Stated goal -
Can you rewrite the records below with "nearest" swapped for "closest" and nothing else changed? Leave out the pictures.

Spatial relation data
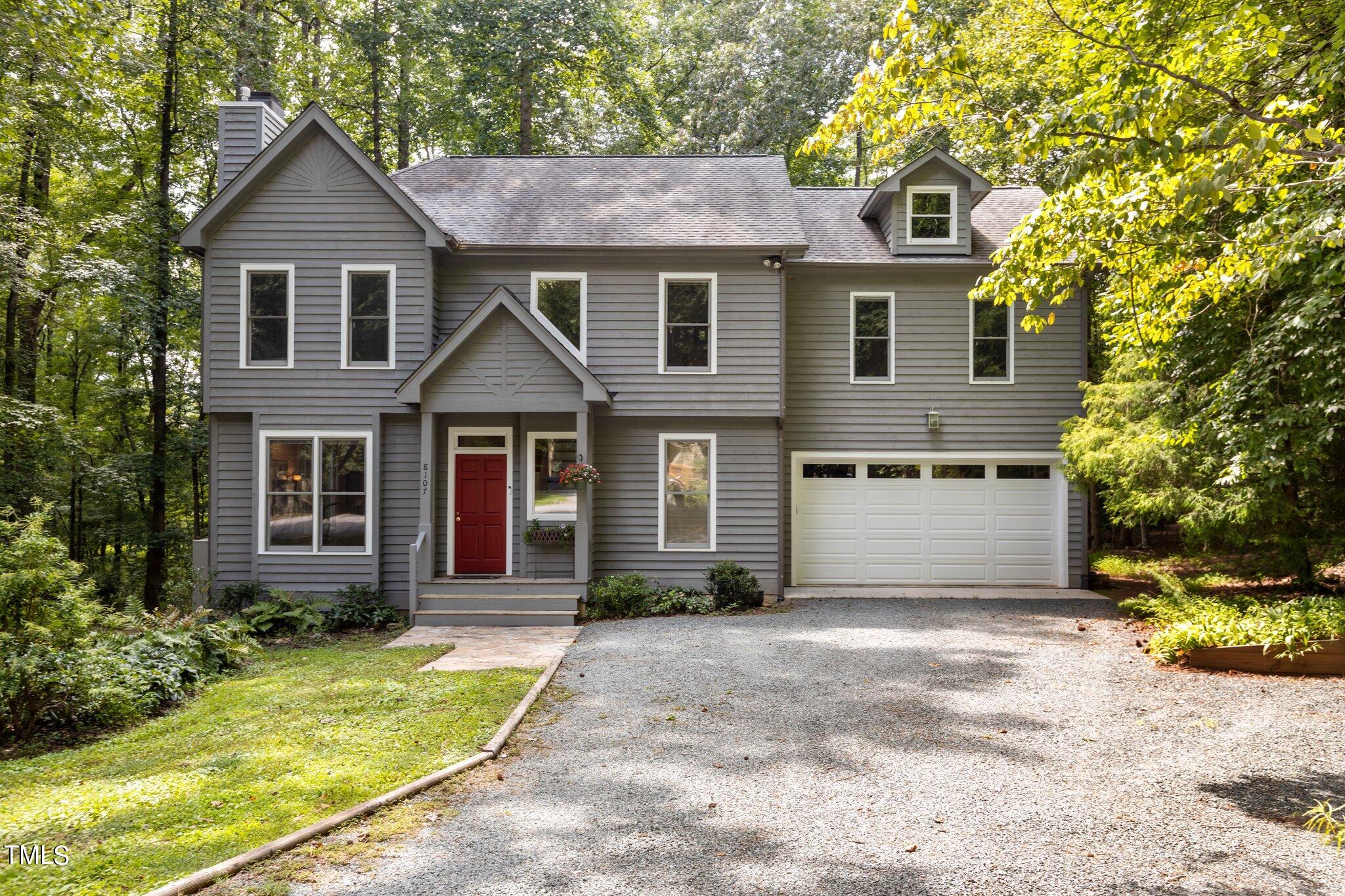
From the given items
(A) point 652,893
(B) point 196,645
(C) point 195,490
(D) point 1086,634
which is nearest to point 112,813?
(A) point 652,893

Solution for this task -
From the given items
(A) point 652,893
(B) point 196,645
(C) point 195,490
(D) point 1086,634
which is closest to point 112,813?
(A) point 652,893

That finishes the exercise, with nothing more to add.